Simitian, Nakano, and Laird are joint authors on a package of three bills awaiting approval in the Senate Appropriations Committee. Together, the bills represent a multi-pronged effort to prevent the dumping of waste and burning of dirty fuel and garbage close to shore.

“Right now, it’s entirely legal for cruise ships to dump their waste right along the coast and in marine sanctuaries,” said Simitian, the primary author of Assembly Bills 121 and AB 471. “That compromises public health and sensitive marine life, not to mention the economic vitality of communities along the coast.”

“It’s a growing concern for people in my district,” said Nakano, primary author of AB 906, whose constituents live in coastal communities from Venice to Torrance. “They suffer the direct effects of air and water pollution from cruise ships.”

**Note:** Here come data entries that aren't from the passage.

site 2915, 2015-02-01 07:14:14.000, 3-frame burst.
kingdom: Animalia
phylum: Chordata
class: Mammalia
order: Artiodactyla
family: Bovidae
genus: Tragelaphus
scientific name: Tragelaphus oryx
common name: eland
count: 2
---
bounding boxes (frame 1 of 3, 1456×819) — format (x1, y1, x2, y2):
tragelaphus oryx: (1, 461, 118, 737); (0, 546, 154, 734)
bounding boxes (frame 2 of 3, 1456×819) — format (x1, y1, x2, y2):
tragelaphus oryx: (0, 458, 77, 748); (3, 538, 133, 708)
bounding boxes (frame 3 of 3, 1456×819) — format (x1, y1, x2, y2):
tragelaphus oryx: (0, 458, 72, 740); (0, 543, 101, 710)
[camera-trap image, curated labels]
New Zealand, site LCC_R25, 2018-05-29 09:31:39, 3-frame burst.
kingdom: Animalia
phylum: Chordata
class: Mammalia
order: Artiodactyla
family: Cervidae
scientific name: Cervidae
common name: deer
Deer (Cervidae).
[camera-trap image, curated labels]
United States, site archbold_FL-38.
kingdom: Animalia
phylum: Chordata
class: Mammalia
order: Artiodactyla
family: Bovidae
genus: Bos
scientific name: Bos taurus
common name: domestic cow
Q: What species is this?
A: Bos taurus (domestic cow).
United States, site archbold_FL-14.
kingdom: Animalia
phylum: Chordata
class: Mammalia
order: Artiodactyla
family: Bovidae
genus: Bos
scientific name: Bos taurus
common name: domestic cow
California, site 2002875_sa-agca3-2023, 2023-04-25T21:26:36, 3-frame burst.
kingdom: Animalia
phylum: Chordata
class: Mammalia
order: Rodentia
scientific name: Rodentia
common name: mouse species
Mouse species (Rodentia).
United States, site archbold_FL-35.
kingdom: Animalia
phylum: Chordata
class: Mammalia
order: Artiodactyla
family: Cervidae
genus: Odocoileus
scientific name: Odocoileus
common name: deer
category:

Environmental toxins and bacteria coming from sewage, oily bilge water, photo processing chemicals and dry cleaning chemicals—all are routinely dumped along California’s coast. A typical seven-day cruise can generate 50 tons of garbage and more than 200,000 gallons of sewage, according to Bluewater Network, sponsor of the three-bill package. Cruise ships can produce the equivalent emissions of 12,240 vehicles during a single port visit. The emissions result from the burning of garbage, and the use of dirty diesel fuels.

The trio of bills reflect a joint effort by legislators to prevent and mitigate these environmental hazards, which will only worsen as the industry expands. AB 121 and AB 906 limit the area in which cruise ships can discharge wastewater (three miles from shore), and seek to prohibit discharge within marine sanctuaries entirely. AB 471 prohibits the burning of garbage 20 miles from shore, and requires the use of cleaner burning diesel fuel within 25 miles of shore.

“I am pleased to join with so many other individuals and organizations in supporting legislation to curb the potentially significant negative impacts of large passenger vessels on coastal water quality,” explained Laird.  “The release of waste, treated or not, can have considerable environmental impacts on California’s sensitive coastal ecosystem.”